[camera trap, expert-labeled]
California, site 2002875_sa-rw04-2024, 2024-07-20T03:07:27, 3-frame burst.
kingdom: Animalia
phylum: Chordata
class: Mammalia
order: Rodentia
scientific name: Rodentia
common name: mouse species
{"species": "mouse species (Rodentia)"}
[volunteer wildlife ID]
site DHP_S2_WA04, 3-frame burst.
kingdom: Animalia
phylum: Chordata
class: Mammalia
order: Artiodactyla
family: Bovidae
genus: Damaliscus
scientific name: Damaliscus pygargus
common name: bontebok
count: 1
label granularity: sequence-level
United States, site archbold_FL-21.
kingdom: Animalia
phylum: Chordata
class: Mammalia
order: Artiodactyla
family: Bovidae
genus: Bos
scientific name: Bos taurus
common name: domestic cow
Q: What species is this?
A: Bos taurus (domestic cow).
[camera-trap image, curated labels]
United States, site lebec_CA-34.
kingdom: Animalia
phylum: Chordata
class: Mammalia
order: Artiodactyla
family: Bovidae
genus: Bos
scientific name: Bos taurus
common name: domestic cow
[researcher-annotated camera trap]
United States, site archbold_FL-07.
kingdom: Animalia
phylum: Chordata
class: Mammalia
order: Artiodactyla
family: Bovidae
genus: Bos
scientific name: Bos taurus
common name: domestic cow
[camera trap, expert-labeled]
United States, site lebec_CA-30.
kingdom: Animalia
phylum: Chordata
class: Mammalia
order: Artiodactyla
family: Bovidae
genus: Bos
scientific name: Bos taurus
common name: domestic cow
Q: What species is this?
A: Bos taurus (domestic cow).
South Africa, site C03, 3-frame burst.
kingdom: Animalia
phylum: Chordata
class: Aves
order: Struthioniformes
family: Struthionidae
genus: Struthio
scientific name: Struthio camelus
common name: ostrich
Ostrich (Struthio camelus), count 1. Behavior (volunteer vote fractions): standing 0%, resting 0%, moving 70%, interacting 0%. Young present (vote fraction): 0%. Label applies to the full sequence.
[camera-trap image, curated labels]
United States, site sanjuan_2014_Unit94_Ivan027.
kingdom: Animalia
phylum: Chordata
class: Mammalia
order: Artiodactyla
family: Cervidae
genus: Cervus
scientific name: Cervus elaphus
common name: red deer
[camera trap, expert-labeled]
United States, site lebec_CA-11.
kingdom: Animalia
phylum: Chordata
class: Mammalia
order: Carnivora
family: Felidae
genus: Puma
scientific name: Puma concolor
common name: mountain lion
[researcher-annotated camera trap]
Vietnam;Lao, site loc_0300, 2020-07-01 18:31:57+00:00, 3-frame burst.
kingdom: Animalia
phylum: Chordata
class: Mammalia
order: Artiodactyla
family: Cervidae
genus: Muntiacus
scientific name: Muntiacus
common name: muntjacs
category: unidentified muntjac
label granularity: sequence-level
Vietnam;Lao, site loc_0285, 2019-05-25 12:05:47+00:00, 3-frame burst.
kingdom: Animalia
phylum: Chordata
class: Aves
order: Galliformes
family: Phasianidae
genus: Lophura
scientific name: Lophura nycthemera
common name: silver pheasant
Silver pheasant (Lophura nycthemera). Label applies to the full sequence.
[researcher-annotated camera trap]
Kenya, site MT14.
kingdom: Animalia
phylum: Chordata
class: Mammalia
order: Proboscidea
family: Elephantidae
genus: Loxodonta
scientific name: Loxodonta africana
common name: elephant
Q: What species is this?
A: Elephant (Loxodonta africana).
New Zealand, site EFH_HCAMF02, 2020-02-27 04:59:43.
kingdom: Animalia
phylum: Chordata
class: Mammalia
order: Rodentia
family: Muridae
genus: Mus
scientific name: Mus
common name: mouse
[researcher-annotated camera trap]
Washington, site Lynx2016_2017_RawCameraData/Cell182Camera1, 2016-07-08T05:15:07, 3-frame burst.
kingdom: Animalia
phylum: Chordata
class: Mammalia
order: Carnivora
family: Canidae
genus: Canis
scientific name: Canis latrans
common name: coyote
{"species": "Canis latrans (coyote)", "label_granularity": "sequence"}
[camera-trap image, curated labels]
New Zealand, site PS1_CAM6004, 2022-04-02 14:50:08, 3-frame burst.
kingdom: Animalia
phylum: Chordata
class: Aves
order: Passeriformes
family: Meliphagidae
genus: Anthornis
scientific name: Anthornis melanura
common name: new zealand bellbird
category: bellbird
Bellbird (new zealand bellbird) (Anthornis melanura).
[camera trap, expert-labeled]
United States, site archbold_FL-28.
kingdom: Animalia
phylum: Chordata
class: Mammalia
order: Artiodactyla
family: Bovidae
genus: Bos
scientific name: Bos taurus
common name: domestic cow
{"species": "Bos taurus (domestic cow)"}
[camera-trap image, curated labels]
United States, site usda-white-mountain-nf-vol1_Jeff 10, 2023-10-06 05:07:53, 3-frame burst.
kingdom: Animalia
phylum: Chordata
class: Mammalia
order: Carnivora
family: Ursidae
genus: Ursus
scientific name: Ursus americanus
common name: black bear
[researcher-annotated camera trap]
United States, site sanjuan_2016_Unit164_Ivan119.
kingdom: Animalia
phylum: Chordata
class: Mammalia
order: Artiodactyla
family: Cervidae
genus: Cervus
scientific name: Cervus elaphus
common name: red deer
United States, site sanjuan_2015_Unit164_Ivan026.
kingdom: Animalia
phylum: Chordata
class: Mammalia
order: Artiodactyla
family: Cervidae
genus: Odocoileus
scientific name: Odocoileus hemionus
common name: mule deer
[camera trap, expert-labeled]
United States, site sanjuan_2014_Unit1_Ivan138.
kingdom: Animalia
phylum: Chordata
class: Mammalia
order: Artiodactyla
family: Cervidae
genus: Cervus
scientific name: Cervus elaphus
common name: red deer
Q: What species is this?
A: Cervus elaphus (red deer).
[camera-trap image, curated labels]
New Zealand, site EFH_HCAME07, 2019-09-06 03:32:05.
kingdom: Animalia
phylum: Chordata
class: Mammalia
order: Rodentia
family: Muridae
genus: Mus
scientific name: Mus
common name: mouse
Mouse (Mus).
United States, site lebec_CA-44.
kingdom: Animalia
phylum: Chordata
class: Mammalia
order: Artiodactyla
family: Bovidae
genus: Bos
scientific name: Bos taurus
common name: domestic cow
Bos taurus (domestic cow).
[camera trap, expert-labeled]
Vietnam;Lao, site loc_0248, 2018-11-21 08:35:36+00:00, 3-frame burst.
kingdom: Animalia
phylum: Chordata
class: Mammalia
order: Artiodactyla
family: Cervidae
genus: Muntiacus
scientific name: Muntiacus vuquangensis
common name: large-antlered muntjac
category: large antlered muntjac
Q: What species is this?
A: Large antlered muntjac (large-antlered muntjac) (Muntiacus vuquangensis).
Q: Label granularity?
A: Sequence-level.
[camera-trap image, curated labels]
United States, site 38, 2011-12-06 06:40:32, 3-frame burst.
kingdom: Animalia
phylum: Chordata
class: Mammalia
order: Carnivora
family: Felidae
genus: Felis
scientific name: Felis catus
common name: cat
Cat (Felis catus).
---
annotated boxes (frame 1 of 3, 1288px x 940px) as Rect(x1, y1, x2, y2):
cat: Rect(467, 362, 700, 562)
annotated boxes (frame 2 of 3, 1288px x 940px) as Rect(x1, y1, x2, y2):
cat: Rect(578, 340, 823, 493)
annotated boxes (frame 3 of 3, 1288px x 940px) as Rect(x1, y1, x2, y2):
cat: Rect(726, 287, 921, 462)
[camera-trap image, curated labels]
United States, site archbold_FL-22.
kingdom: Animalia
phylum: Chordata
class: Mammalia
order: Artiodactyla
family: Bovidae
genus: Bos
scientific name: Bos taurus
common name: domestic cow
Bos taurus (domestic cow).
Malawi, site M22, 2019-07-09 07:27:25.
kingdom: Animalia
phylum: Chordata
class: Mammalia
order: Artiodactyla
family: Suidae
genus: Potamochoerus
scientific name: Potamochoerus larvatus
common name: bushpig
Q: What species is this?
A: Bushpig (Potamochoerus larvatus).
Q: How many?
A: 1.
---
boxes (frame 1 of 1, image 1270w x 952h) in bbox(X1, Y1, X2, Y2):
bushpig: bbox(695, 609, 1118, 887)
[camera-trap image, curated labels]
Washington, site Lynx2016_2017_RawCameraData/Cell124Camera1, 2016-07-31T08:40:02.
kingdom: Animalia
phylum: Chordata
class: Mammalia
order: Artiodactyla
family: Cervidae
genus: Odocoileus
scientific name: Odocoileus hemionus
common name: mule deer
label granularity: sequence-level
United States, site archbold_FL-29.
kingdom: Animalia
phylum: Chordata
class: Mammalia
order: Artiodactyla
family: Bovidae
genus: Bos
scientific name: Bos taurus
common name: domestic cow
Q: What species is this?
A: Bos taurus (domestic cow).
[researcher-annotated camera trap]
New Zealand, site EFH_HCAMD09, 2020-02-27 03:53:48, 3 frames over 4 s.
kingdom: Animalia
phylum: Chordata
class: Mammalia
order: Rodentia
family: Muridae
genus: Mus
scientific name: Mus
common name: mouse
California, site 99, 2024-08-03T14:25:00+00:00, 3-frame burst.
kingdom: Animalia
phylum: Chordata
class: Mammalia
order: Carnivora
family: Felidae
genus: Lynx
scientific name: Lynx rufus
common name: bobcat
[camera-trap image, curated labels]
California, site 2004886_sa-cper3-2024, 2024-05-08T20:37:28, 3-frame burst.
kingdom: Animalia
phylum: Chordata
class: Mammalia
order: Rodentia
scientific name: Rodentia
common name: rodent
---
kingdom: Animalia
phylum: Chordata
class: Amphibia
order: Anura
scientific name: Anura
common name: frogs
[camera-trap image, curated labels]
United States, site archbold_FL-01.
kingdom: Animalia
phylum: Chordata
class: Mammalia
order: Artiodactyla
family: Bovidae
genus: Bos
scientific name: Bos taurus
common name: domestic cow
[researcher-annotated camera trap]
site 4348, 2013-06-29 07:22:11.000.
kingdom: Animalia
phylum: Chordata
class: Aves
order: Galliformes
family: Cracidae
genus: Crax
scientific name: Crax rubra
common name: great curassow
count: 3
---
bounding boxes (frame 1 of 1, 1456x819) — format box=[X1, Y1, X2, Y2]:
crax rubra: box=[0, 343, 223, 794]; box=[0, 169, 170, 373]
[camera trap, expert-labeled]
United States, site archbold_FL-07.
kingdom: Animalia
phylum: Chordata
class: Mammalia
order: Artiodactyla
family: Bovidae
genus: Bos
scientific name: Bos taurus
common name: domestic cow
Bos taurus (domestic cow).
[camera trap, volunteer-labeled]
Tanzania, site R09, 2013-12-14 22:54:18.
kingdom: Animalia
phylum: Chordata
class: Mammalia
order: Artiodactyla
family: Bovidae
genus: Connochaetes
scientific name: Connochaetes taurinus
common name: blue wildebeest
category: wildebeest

What the exercise asks
The entries above hold the needed span. Transcribe exactly the lines from the one with "annotated boxes (frame 2" to the one with "family: Suidae", both included.

Response below
annotated boxes (frame 2 of 3, 1288px x 940px) as Rect(x1, y1, x2, y2):
cat: Rect(578, 340, 823, 493)
annotated boxes (frame 3 of 3, 1288px x 940px) as Rect(x1, y1, x2, y2):
cat: Rect(726, 287, 921, 462)
[camera-trap image, curated labels]
United States, site archbold_FL-22.
kingdom: Animalia
phylum: Chordata
class: Mammalia
order: Artiodactyla
family: Bovidae
genus: Bos
scientific name: Bos taurus
common name: domestic cow
Bos taurus (domestic cow).
Malawi, site M22, 2019-07-09 07:27:25.
kingdom: Animalia
phylum: Chordata
class: Mammalia
order: Artiodactyla
family: Suidae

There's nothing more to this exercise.